┌─ Document

Second tip, one of a cook's best friends is the waterproof bandage. I'm sure you never cut yourself cooking, but I on the other hand have had some major finger gashes. Regular bandages get really water-logged and then start sliding off your fingers ... yuck, not cool for a cook. Be sure to keep a supply of waterproof bandages in your kitchen drawer. They'll protect your ouchies and stay put, much more protective of your boo-boo and much more hygienic for cooking.

Tuesday, November 3, 2009

My Simple Comfort Soup

My precious hubby often prepares a soup that is his comfort food. It's what he cooks when he needs to relax or de-stress after a challenging day. It's a quick and easy soup with a few simple ingredients. It's not to my taste because I'm not crazy about some of the ingredients and because he likes it XXX spicy. I do love the aroma when he's cooking his soup, but I'm just too whimpy to eat it :)

I've discovered a comfort food soup of my own. I like to make a simple miso soup loaded with fresh ingredients. It's light but tasty and I think it's probably pretty healthy.

Boil 2 or 3 cups water. Add 2 to 4 tablespoons dashi miso paste (available at Asian supermarkets), depending on your taste. I like my soup pretty strongly flavored; however, I have to caution you that miso contains a lot of sodium.

Forgot to take the pic before I opened the dashi miso, but here's what you're looking for when shopping at your local Asian market:

Boil for a few seconds and then quickly add to that broth small portions of your selections of any of the following:

Diced tofu (medium or firm)
Mung bean sprouts
Chopped snowpeas
Sliced green onions or chives
Sliced mushrooms, whatever kind you like
Shredded cabbage
Sliced Thai bird chilis
Shredded carrot
Dried seaweed (available at Asian supermarkets), soaked and rinsed several times to remove the salt
Chopped water chestnuts
Quick-cooking Asian noodles such as rice noodles or bean thread noodles (available at Asian supermarkets)
Chopped cilantro
Chopped basil

Boil for just a few seconds until all ingredients are heated through, then immediately pour into a serving bowl, preferably a pretty Asian soup bowl which can be purchased affordably at your local Asian supermarket. Using a spoon (or an eyedropper if you're Food Network superstar material) sprinkle about 1/4 teaspoon of chili sesame oil over the surface of the soup for color and flavor. When serving the soup, use an Asian soup spoon and chopsticks if you have them. This recipe makes just 1 generous serving, so increase the amounts if you need to comfort more hungry diners than just yourself!

└─
┌─ Information provided

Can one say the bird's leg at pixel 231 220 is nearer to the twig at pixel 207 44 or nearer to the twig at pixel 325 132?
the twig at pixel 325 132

└─

» **Objective**: From the miso soup post, write out everything from "Tuesday, November 3, 2009" down to "to eat it :)". The listing is separate material with no connection to the miso soup post.

» **Written answer**:
Tuesday, November 3, 2009

My Simple Comfort Soup

My precious hubby often prepares a soup that is his comfort food. It's what he cooks when he needs to relax or de-stress after a challenging day. It's a quick and easy soup with a few simple ingredients. It's not to my taste because I'm not crazy about some of the ingredients and because he likes it XXX spicy. I do love the aroma when he's cooking his soup, but I'm just too whimpy to eat it :)